Elle enfonça la tête dans ses genoux. Elle trouvait cette aventure hors du Temps excitante, cependant, maintenant, elle ne désirait plus qu’une chose : que tout cesse. Que le corbeau disparaisse. Qu’elle reprenne sa vie là où elle l’avait laissée.

— Léandre est un imbécile.

Alice releva la tête et croisa pour la première fois le regard du fantôme. Un regard vert très doux. Il était accroupi devant elle (ou du moins, au vu des plis de ses contours flous, supposa-t-elle qu’il était accroupi) et l’observait.

— Pardon ?

Elle était presque sûre que c’était lui qui avait parlé : il n’y avait personne à part le fantôme et elle dans le couloir. Même si parler sans bouche relevait de l’exploit.

— Il a été odieux avec toi. Tu n’as pas à pleurer pour…

— Je ne pleurs pas ! le coupa-t-elle, soudain furibonde.

Depuis toute petite, elle avait horreur que les gens la voient pleurer.

Alice essuya rageusement ses larmes avec le revers d’une manche.

Stupide fantôme qui l’avait trouvée.

Stupide corbeau qui l’avait ramenée en cet après-midi d’automne où Léandre, le garçon dont elle était amoureuse, lui avait dit des horreurs. « Tu es laide, personne ne t’aimera jamais ».

— Vas-t-en… fit-elle à l’intention de la silhouette immatérielle.

— Alice, je…

— Du balai !

Deux courants d’air l’enlacèrent tendrement. Une odeur de gel pour les cheveux envahit ses narines. Une sensation délicate sur ses lèvres.

D’autres lèvres.

Celles du fantôme.

Un fantôme qui, de seconde en seconde, devenait plus consistant. D’abord, sa silhouette se confirma : des bras, des jambes, un visage. Puis elle se colora : des cheveux blonds foncés, une peau claire, un t-shirt blanc, un jean délavé, des baskets noires.

Ce n’était plus de l’air compressé qui la serrait. C’était des bras plein de chaleur.

Ce n’était plus un fantôme qui l’embrassait. C’était un adolescent. Un adolescent de sa classe. Un adolescent s’appelant…

— Lucien ? souffla-t-elle contre les lèvres de l’apparition.

Le jeune homme mit fin à leur baiser, recula son visage du sien, juste ce qu’il fallait pour la regarder dans les yeux sans loucher. Ses pommettes étaient rouges et il avait un air embarrassé, mais ses prunelles brûlaient de détermination.

— Je t’aime, Alice.

— Lucien…

Elle était incapable de dire autre chose. Elle l’avait oublié ! Elle avait oublié Lucien, ce garçon timide avec lequel elle sortait depuis…

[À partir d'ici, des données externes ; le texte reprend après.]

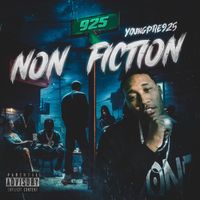 YoungPre925 - Non-Fiction (Explicit)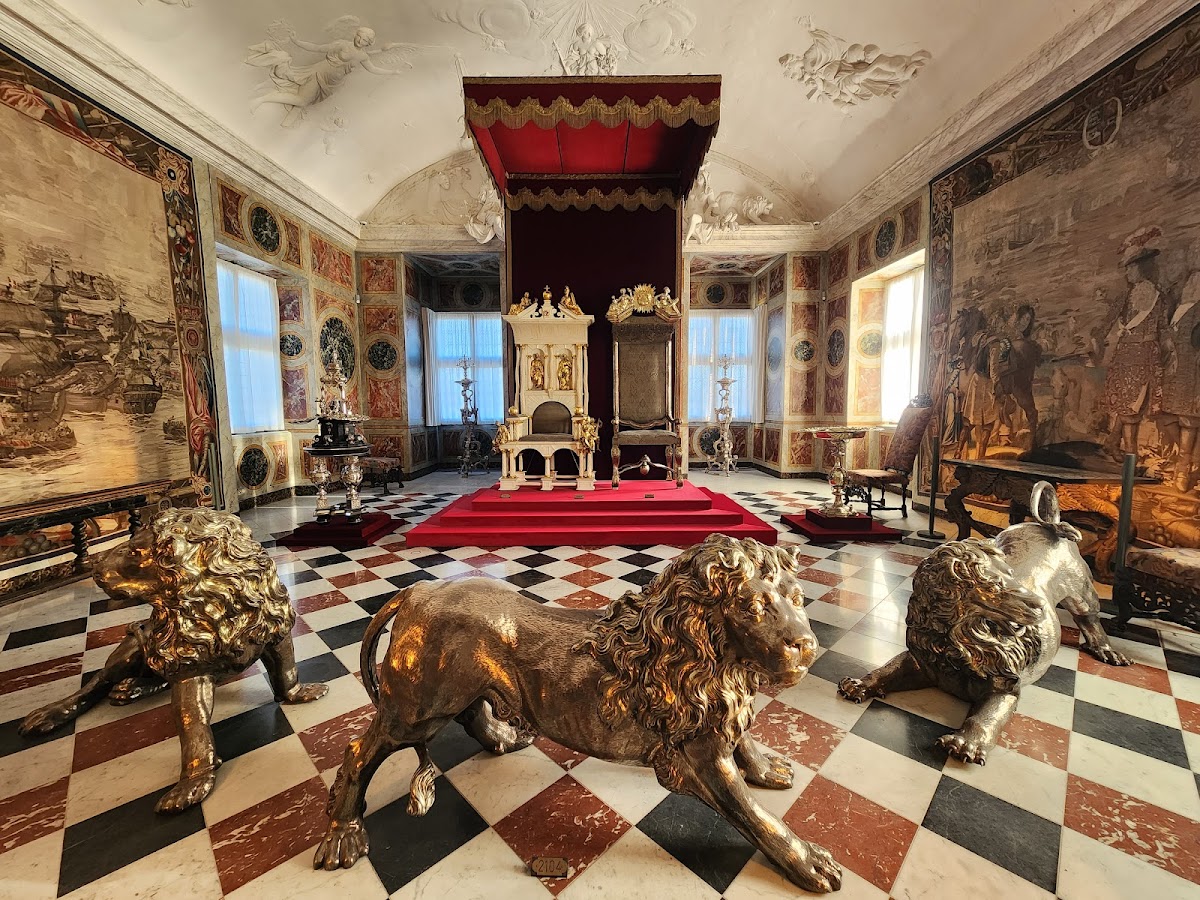 근위대 역사 박물관 — Copenhagen Municipality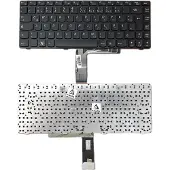 T-ProTek Deutsche Tastatur für LENOVO G480 G480A G485 G485A Z380 Z480 Series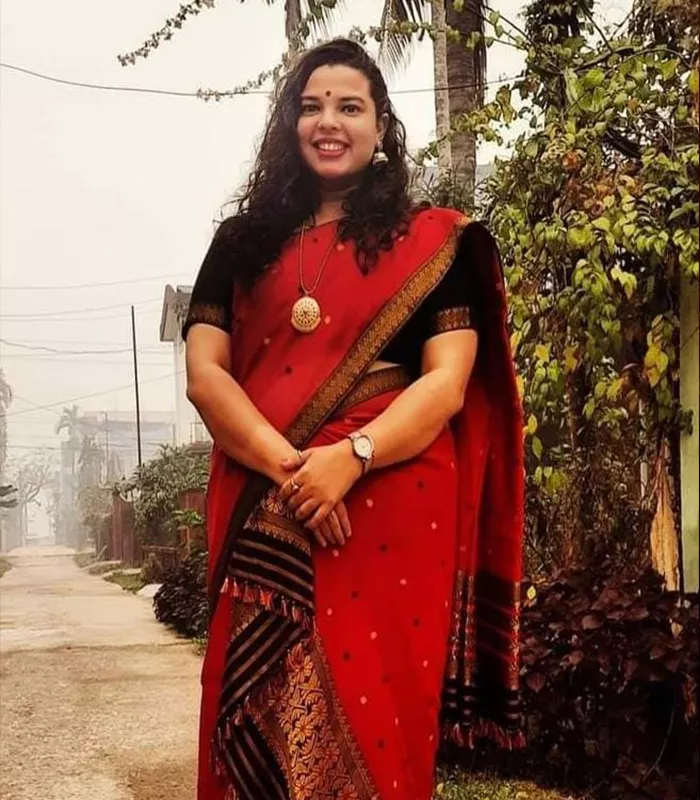 Record Image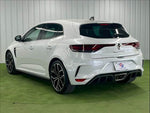 RENAULT MEGANE hatchback
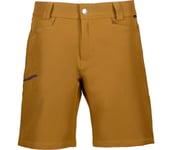 Moss M vandringsshorts Herr Camel XS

Son sang se glaça dans ses veines. Non, c’était impossible, quelque chose clochait. Elle se souvenait de Lucien, oui, mais…

Pourquoi ne fait-il pas partie de mon présent ? Comment ai-je pu l’oublier, alors que je me souviens que nous sortons ensemble depuis la première et que je suis certaine que c’est toujours le cas en terminale ? On peut peut-être oublier le passé… mais pas le présent !

« Flap-flap » firent des ailes de jais quelque part dans le couloir. Et tout devint blanc.